Es war ekelhaft kalt, auch wenn es bereits langsam hell wurde, die Umgebung in dem seltsam trüben Licht schon zu erahnen war.

Irgendwann hatte ich es doch in die Wohnung geschafft. Wie, daran konnte ich mich gar nicht mehr so genau erinnern. Auch nicht warum ich im Zimmer meiner Schwester gelandet war. War ja auch egal, warum.

Lexie steckte in einem fleckigen Schlabbershirt mit einem Disneyaufdruck, Minnie Maus oder so 'ne Scheiße, und hatte ihre dunkelblonden Haare zu einem wirren Dutt zusammengebunden.

»Alter, Jay, hau' jetzt ab, ich will pennen.« Sie gab sich Mühe, mich von ihrem Bett zu schieben, doch es blieb bei einem erfolglosen Versuch.

»Jetzt hör' mir mal zu. Ich mach den fertig, okay? Das hat er sowas von verdient. Der kann nich' so mit dir umgehen, Alter«, erklärte ich ihr.

Sie verdrehte ihre Augen und kuschelte sich in ihre Decke, deren siffiger Bezug ein paar Flecken hatte. »Jetzt tu' mal nicht so. Als ob's dir je um mich gehen würde.«

»Ja, doch. Auch.« Ich schmeckte die bittere Galle meinen Rachen hinaufsteigen.

»Alk tut dir echt nicht gut. Ich mag dich lieber, wenn du einfach scheiße bist«, sagte Lexie, begleitet von einem kopfschüttelnden Grinsen.

Damit war unser Gespräch dann auch beendet, denn ich musste kotzen.
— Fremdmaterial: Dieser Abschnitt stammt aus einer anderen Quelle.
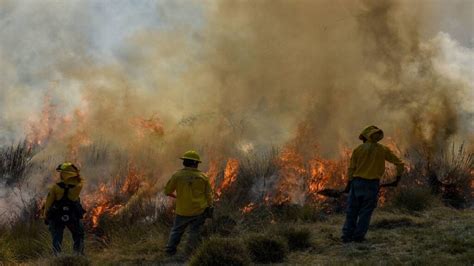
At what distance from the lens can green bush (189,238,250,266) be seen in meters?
7.05

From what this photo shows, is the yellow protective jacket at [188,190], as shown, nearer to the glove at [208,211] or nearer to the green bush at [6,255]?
the glove at [208,211]

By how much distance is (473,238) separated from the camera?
755 centimetres

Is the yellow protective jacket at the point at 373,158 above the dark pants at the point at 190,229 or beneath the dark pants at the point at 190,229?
above

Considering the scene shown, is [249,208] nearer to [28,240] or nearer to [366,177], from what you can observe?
[366,177]

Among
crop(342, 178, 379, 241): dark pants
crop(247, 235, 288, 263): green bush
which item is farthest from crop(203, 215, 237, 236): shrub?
crop(342, 178, 379, 241): dark pants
Auf ihren Fußboden, wohin sonst.


Ich war froh, dass Tommy sich auch den ganzen Samstag über nicht blicken ließ. Mein Kater war viel zu hart, als dass ich mich mit dieser Wichser hätte anlegen wollen. Mein Bett verließ ich nur zum Pissen und Kotzen und selbst meine Konsole schaltete ich erst gegen Abend an. Zwischendrin kam mal meine Schwester rein und nervte damit rum, ich solle die Kotze in ihrem Zimmer aufputzen, aber das konnte sie mal schön selbst machen.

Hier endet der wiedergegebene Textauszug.